CryptoMiniSat uses implied literals, i.e. caches what literals were propagated by each literal during probing. It then re-uses this information to subsume and/or strengthen clauses. This is kind of similar to stamping though uses more memory. It is actually useful to have alongside stamping, and I now do both — propagating DFS that stamping requires is expensive though updating cache during DFS is just as easy as during quasi-BFS.

The trick I discovered while playing around with cached implied literals is that if literal L1 propagates L2 and also !L2 then that means there are conceptually two binary clauses in the solver (!L1, L2), (!L1, !L2), so !L1 is TRUE. This is of course trivial, but I never checked for this. The question most would raise is: why would L1 propagate both L2 and !L2 and not fail? The answer is kind of tricky, but very interesting. Let’s say at one point, L1 propagates L2 due to a learnt clause, but that learnt clause is then removed. A new learnt clause is then later learnt, and with that learnt clause in place, L1 propagates !L2. Now, without caching, this would be ignored. Caching memorizes past conceptual binary clauses and re-uses this information.

This is not an optimization that only looks good on paper, it is very good to have. With this one optimization, I gained 5 instances from the SAT Comp’09 instances with a 1000s timeout (196 solved -> 201 solved). I can’t right now imagine how this could be done with stamping effectively, but that doesn’t mean it’s not possible. Though, according to my experience, stamping doesn’t preserve that much information over time as it’s being updated (renumbered) frequently while the cache is only improved over time, never shrunk. A possibility would be to have more than one stamp system and round-robin selecting them. However that would mean that sorting of clauses (for shrinking) would need to be done more than once, and sorting them is already relatively expensive. I sometimes feel that what stamping gains in memory it looses on sorting (i.e. processing time) and lower coverage (re-numbering).

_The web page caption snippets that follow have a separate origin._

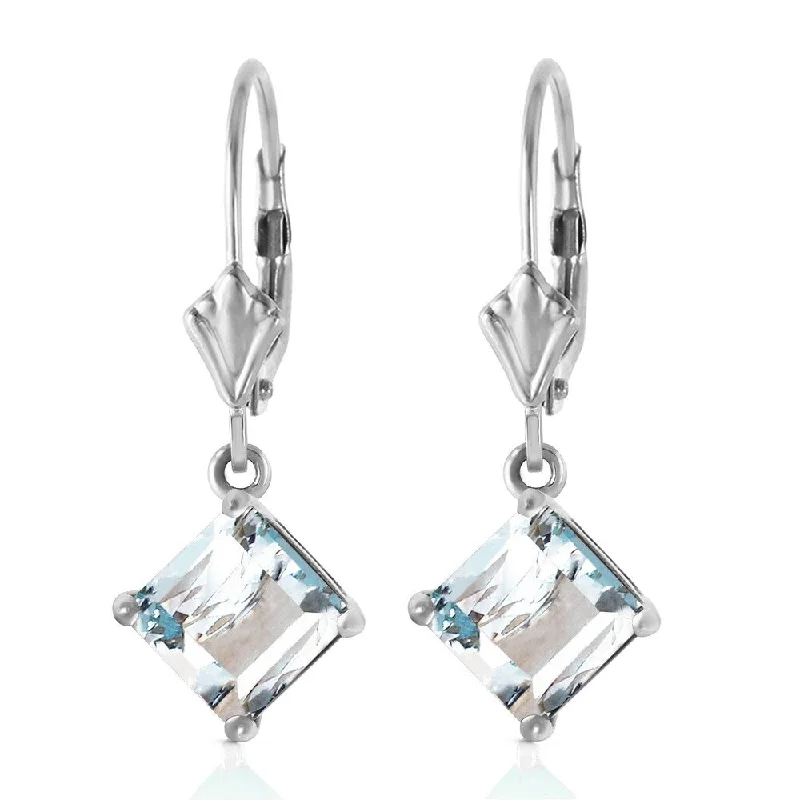 Faint shade earrings-3.2 Carat 14K Solid White Gold Chattering Heart Aquamarine Earrings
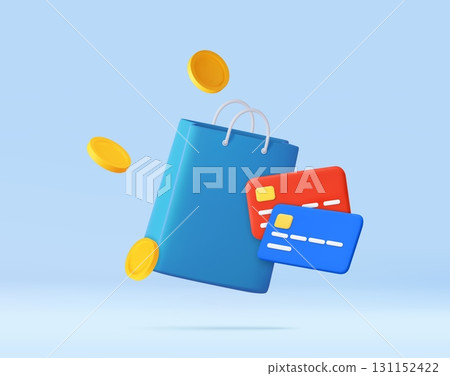 3D shopping bag with credit cards and coins 131152422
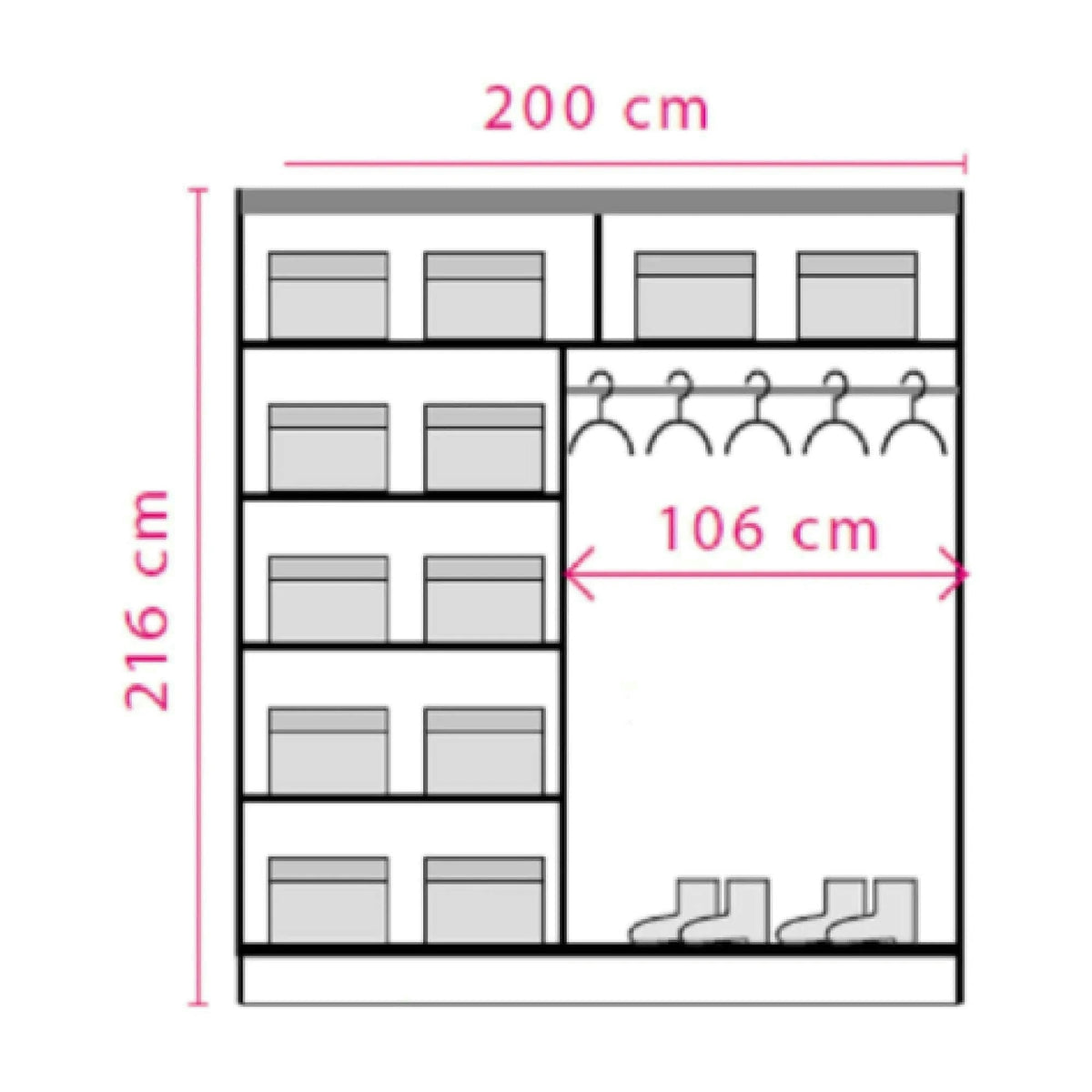 Dressing EFFECT, stejar sonoma, PAL melaminat, cu 2 usi, 200x59x216 cm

More precise time-limiting

Martin Maurer has been kind enough to file a lot of bug reports about probing and variable elimination taking too much time, sometimes upwards of 150s when they should take around 20-30s maximum. While investigating, it tuned out that the problem was very weird indeed. While trying to eliminate or probe one variable the time for that one variable took upwards of 100s. This was completely unexpected as the code only checked for timeouts on a per-variable basis. In the end, the code had to be improved to track time on an intra-variable basis in both systems. While at it, I also added intra-variable time-tracking to implicit clause subsumption and strengthening too. So, over-times should less prevalent from now on. As an interesting side-note, time-limiting on probing is now so fine-grained that a 32-bit unsigned integer would overflow within 15s if used as the time-tracker.